Aunque de manera insuficiente aún, la historia también ha documentado momentos clave donde la voz de las mujeres ha brillado: sufragistas, revolucionarias, mujeres en los movimientos populares, poetas, intérpretes, dramaturgas, grafiteras en acción directa dejando registro de la palabra y la voz narrativa de la dignidad. 

No solo mediante el micrófono, el altavoz y la tinta. Las paredes también han dejado registro histórico: el de las voces en confinamiento. Las paredes de la cárcel y del psiquiátrico, las paredes del espacio público: glitter, labial, sangre, tinta. Callar y escuchar, nos habla la voz de la “cordura” patriarcal.

Podemos ser musas, pero no creadoras. Podemos sonreír y dejar pasar, pero no gritar y disentir. Podemos ser lindas y seductoras, hacer creer que “el otro tiene la razón”. 

Recordemos a la Sirenita de Hans Christian Andersen renunciando a su voz para seguir a su amado. Al final se quedó muda para siempre y se convirtió en espuma de mar, es decir, se diluyó, desapareció. 

Justo esta semana he leído con enorme placer la palabra de Cristina Rivera Garza, Alma Delia Murillo y Rebeca Solnit. Desde diversas miradas, espacios y saberes revelan la relevancia histórica de la voz de las mujeres, y con ello no solo aludo a la voz literaria. También me refiero a la voz filosófica, la voz política, la voz científica, a la voz en primera persona: subjetiva, poética y cotidiana. 

Cuántas veces hemos dudado de nuestra palabra, cuántas veces hemos preferido callar para no perder lo poco que hemos ganado, para no afectar a otros, para no provocar cataclismos familiares, para que no piensen que somos rijosas o peor aún: malagradecidas. 

Antes era la plaza pública, la quema de brujas, ahora es el ejército de trolls. Antes fueron los aparatos de tortura de la inquisición, hoy la pedagogía del silencio. Nos han entrenado en el doloroso arte de callar, lo hemos sostenido a fuerza de hacernos daño a nosotras mismas. 

Descubrir nuestra propia voz ha sido un ejercicio de constante diálogo interno, de reflexión, de ensayo y error. También ha sido gracias a la escucha y al encuentro con otras y otros que han estado en la disposición de construir diálogo distinto.

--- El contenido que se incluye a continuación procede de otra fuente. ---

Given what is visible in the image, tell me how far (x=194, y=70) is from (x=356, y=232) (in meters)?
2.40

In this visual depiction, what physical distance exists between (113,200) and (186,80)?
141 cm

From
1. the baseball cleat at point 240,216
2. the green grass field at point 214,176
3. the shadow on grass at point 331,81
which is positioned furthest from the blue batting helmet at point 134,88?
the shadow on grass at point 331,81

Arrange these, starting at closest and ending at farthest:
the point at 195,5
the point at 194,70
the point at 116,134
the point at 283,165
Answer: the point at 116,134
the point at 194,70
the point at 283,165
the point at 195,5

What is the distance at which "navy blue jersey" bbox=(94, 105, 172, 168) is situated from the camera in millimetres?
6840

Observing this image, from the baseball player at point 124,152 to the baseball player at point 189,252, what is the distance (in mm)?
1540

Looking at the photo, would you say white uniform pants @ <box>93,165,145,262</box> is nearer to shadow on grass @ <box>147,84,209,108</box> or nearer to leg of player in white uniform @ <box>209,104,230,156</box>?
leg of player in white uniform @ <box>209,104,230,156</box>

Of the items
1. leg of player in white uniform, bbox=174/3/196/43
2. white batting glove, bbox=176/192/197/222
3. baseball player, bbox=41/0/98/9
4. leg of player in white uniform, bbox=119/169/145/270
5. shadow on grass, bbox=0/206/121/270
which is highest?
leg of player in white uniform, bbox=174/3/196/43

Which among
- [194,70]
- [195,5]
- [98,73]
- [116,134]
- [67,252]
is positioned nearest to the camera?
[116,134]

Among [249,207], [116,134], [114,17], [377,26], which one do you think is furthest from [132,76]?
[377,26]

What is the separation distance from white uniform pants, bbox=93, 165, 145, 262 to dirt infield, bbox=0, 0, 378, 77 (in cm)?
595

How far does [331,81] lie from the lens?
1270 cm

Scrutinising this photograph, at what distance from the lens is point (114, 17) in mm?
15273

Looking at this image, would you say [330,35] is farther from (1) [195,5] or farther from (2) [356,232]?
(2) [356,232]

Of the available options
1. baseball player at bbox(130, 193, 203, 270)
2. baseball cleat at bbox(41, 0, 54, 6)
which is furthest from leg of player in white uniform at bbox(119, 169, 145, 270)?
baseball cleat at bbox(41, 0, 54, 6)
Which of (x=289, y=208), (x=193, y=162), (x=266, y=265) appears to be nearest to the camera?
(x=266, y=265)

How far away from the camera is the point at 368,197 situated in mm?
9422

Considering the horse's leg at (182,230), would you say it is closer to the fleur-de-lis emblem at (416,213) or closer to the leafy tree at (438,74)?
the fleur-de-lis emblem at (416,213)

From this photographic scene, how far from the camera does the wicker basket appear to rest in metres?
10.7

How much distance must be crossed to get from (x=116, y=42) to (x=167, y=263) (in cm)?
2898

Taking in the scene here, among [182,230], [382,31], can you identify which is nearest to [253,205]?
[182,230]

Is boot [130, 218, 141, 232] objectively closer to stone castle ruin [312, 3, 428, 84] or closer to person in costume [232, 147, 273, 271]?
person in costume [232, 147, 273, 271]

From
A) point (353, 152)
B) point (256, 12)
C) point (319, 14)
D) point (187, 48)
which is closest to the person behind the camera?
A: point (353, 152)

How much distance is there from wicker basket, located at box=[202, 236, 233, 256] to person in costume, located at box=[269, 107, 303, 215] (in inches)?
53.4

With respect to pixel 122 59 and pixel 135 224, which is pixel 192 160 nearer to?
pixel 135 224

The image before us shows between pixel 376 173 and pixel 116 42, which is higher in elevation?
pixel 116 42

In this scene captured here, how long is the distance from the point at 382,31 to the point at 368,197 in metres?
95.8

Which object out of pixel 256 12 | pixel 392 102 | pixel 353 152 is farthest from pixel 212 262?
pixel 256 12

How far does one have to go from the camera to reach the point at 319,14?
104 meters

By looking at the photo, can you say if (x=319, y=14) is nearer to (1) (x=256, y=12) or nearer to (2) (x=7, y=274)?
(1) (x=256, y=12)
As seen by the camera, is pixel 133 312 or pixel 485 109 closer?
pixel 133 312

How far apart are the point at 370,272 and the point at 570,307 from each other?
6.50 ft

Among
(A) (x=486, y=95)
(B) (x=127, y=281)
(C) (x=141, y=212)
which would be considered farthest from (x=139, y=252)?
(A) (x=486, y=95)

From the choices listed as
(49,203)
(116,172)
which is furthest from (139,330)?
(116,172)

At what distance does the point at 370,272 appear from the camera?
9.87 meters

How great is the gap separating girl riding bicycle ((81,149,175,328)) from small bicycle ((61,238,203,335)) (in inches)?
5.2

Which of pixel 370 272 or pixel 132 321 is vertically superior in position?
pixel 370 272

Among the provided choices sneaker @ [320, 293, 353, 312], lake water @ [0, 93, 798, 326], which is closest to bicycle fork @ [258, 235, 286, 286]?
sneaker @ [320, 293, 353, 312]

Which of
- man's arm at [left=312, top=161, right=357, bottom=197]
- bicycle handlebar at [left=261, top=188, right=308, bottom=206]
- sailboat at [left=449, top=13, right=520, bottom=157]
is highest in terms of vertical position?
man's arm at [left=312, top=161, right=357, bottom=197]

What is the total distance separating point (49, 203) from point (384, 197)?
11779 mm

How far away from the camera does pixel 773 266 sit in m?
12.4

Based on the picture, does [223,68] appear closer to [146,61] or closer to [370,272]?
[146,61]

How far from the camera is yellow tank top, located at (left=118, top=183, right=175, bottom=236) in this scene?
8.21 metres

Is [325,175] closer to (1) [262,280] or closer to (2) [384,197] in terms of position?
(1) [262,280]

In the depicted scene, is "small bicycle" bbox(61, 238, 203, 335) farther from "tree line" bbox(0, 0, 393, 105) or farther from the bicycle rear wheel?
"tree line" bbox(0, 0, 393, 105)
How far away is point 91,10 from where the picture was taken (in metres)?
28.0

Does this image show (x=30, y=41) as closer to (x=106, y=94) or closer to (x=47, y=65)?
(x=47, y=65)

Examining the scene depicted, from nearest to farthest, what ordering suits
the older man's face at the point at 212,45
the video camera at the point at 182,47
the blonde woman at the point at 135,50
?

De aquellas que pueden disentir pero afirman nuestra voz con su aliento. 

¿Por qué se nos exige no equivocarnos, decir siempre lo correcto, no gritar, no salirnos de nuestras casillas? Impolutas, nítidas, mesuradas, inequívocas, correctas. ¿Por qué debemos pagar con nuestro silencio el derecho a existir? 

Ellas hablan, están hablando, desde geografías y realidades distintas. Ellas hablan y hoy digo, hermanas, amigas, colegas, estoy aquí para escucharlas y validar su palabra, su voz, su estar en el mundo.